There are currently six social workers serving in Congress: two senators and four representatives. Until she retired in 2017, after 30 years in office, Maryland Senator Barbara Mikulski was a social worker-politician. 

How do social work and politics mesh? According to a well-known Mikulski dictum: “Politics is social work with power.”

The Congressional Research Institute for Social Work and Policy (CRISP) is a Capitol Hill think tank working to expand that power. Among other means, CRISP stages an annual three day Political Boot Camp as a crash course for social work students in getting and using political power.

Imagine an entire Congress of social workers. Some of them would certainly be UB School of Social Work graduates. Six UB students have already completed the training—and these are early days.

Colleen Kristich, MSW ’18, attended the boot camp’s second annual session, in the summer of 2018. Kristich, a community researcher at Buffalo’s Partnership for the Public Good, develops advocacy strategies with organizations working in the area of healthy housing.

She came away from the training inspired, sure that social workers can and should be involved in politics, and with a new understanding of her own impact: “I’m doing political social work.” 

A year later she used some of the tools of the political trade she’d picked up at the boot camp. Her friend Kathryn Franco, MSW ’18, ran in a primary election for a Buffalo Common Council seat and asked Kritich to manage her campaign.

“I immediately dug out my CRISP folder,” Kristich said. “Without the boot camp I wouldn’t have known where to start.” 

After a lot of hard work, including knocking on endless doors during a Buffalo February, Franco made a respectable showing but lost to the sitting council member. Kristich says she learned a lot.

“I really believe in the necessity of political power to advance the goals for social work issues, like health care, education, immigration,” she said. “We need to build collective power.”

When students are selected to attend  the three-day boot camp, the School of  Social Work provides airfare, tuition and lodging stipends. 

Pat Shelly, the SSW director of community engagement and expansion, oversees applications for the program and facilitates student participation. She doesn't expect who attend to jump right into politics. 

Rather, said Shelly, the school considers the training an investment, “so the social work profession will produce more policy makers, thought leaders, communicators, and office holders at all levels of public service.”

The CRISP Political Boot Camp packs its short program with how-to information sessions ranging from getting on the ballot to opposition research to crafting a policy agenda. It also includes a visit to Capitol Hill and time for the 25-30 participants to network and bond.
━━━━
▶ **Aim 1**
According to the text on social workers in politics, how many social workers are currently serving in Congress?
The text and the rows come from separate, unrelated sources.
━━━━
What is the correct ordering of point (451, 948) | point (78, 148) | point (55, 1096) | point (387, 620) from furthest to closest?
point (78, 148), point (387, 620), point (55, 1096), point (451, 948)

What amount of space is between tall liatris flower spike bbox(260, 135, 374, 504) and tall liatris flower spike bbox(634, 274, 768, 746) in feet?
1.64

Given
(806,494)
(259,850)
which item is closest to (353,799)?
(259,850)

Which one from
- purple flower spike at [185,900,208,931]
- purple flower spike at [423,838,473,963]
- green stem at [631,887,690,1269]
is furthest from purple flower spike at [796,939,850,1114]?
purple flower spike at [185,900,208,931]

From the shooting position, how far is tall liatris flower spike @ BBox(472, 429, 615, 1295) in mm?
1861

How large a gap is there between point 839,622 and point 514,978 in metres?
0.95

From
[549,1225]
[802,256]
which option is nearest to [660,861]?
━━━━
▶ **Aim 2**
Rename "liatris" as "blazing star" in the rows, from the line containing "What amount of" through the end of the rows, and write out only those lines with nothing else changed.

▶ **Written reply 1**
Six: two senators and four representatives.

▶ **Written reply 2**
What amount of space is between tall blazing star flower spike bbox(260, 135, 374, 504) and tall blazing star flower spike bbox(634, 274, 768, 746) in feet?
1.64

Given
(806,494)
(259,850)
which item is closest to (353,799)?
(259,850)

Which one from
- purple flower spike at [185,900,208,931]
- purple flower spike at [423,838,473,963]
- green stem at [631,887,690,1269]
is furthest from purple flower spike at [796,939,850,1114]?
purple flower spike at [185,900,208,931]

From the shooting position, how far is tall blazing star flower spike @ BBox(472, 429, 615, 1295) in mm?
1861

How large a gap is there between point 839,622 and point 514,978 in metres?
0.95

From
[549,1225]
[802,256]
which option is nearest to [660,861]?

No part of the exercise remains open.